Even if glutamate binds to the channel and produces a conformational change, there is no efflux of K+ or influx of Na+ or Ca 2+ because it is "plugged up" by the Mg2+. Thus, a weak stimulus will not open this channel because it is blocked by Mg2+. A weak stimulus will produce an EPSP, but that EPSP will be mediated by the non-NMDA receptor.

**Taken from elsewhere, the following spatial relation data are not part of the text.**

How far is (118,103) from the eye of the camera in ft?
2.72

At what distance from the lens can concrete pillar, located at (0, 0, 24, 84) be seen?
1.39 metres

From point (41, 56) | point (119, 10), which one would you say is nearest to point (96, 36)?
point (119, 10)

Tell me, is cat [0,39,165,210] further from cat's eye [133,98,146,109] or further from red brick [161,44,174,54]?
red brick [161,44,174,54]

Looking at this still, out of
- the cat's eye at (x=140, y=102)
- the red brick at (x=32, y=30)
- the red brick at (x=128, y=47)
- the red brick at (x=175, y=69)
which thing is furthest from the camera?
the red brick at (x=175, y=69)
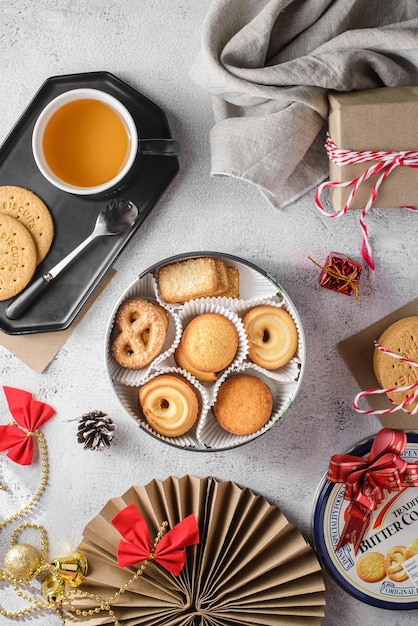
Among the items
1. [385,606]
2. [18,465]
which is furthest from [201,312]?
[385,606]

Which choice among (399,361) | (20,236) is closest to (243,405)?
(399,361)

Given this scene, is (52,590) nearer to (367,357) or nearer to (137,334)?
(137,334)

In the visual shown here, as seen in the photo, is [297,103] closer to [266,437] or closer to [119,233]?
[119,233]

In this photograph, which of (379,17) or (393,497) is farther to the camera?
(393,497)

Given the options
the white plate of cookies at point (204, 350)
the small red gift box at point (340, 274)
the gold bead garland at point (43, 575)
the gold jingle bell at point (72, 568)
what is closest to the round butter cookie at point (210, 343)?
the white plate of cookies at point (204, 350)

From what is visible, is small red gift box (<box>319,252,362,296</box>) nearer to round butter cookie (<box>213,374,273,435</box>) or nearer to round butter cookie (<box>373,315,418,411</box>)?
round butter cookie (<box>373,315,418,411</box>)

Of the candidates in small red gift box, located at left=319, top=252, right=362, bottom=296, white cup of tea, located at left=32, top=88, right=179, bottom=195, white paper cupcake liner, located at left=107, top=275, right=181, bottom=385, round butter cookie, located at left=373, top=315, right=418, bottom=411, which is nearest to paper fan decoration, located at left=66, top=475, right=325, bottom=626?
white paper cupcake liner, located at left=107, top=275, right=181, bottom=385

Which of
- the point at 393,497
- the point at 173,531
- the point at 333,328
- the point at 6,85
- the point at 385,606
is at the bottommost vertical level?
the point at 385,606
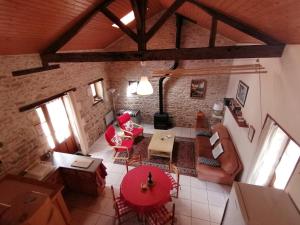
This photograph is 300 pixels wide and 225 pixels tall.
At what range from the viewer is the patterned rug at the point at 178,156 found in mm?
4879

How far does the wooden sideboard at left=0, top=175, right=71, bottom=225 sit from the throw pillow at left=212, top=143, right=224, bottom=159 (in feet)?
12.3

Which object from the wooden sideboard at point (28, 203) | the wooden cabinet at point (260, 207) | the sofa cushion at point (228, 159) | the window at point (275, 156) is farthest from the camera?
the sofa cushion at point (228, 159)

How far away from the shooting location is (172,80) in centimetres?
654

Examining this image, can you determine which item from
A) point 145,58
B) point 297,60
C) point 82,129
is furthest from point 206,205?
point 82,129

Now consider the consequences of a tetanus. Because of the tetanus, there will be spatial and temporal summation of the EPSPs produced by the multiple afferent synapses on the common postsynaptic cell. Consequently, the membrane potential of the postsynaptic neuron will become very depolarized. Since the inside of the cell becomes positive, the positively charged Mg2+ is "thrust" out of the channel (Figure 7.10). Ca2+ then enters the spine through the NMDA receptor. That Ca2+ activates various protein kinases, which then trigger long-term changes.

Figure 7.10

Summary

Figure 7.11

A given postsynaptic neuron receives synaptic input from a number of different sources. There are the traditional type of axosomatic and axodendritic synapses. These can be either excitatory or inhibitory. In addition, the synaptic responses can be mediated by both ionotropic and metabotropic receptors. The presynaptic cells can be modulated through presynaptic inhibition and presynaptic facilitation. Consider that any one postsynaptic cell makes and receives 10,000 connections with other cells and that this module can be recapitulated in each of the billions of cells in the nervous system. It is this enormous pattern of synaptic connections and the plasticity that occurs at each one of these synapses which makes the nervous system so extraordinary. 

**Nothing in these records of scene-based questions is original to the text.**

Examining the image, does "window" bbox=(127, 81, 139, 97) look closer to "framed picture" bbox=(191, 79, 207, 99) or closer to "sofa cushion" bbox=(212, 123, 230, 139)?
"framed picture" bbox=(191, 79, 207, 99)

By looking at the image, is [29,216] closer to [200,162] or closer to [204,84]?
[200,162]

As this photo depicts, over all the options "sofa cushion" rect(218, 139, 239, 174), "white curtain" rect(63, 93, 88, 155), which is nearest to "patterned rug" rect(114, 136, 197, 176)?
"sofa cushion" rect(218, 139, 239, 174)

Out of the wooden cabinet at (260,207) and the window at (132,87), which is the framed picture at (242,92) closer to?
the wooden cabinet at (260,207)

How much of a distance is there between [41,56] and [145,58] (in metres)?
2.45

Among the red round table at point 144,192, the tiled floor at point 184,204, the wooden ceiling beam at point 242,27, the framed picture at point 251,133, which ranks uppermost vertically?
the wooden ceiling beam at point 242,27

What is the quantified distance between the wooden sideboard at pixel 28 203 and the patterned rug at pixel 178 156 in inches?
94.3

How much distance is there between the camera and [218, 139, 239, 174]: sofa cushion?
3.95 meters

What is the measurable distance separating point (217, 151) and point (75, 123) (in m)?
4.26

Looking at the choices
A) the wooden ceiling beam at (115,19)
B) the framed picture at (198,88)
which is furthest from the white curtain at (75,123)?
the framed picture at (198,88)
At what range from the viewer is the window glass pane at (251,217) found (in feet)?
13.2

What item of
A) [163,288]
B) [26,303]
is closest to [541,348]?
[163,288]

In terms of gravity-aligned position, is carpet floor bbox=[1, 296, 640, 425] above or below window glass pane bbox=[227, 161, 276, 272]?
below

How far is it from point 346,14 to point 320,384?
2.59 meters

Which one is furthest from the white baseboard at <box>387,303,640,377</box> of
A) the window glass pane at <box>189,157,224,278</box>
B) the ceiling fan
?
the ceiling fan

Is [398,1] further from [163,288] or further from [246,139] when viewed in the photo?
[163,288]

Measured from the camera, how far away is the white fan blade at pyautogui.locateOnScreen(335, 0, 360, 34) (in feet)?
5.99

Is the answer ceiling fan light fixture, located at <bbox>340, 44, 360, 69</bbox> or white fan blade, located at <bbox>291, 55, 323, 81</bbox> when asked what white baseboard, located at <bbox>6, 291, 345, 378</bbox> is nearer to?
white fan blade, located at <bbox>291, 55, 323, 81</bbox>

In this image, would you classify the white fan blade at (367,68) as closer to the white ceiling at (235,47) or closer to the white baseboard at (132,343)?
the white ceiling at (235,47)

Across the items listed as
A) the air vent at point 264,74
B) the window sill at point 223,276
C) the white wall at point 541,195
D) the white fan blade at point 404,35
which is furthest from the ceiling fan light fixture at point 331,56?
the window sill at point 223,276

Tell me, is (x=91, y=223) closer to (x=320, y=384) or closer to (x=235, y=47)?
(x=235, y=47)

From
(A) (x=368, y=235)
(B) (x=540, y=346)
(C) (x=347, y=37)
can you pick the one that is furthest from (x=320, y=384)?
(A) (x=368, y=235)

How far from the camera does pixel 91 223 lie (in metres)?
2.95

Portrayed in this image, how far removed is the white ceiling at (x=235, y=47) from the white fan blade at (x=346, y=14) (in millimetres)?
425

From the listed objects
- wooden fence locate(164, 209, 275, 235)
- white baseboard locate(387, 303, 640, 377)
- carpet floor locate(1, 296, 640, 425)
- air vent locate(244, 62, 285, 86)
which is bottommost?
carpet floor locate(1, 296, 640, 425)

It is very difficult to overestimate the importance of synaptic transmission. It is critical to the basic functioning of the nervous system and appears to be critical in learning and memory. Also, changes in synaptic transmission seem to be central to understanding a number of neurological disorders such as myasthenia gravis and Parkinson's disease. Synaptic transmission is central to understanding mental diseases such as schizophrenia, anxiety, and depression. A major theme of neuroscience is to identify the specific transmitter systems involved in these brain diseases and design appropriate interventions. Finally, most of the psychoactive drugs function by affecting some aspects of synaptic transmission.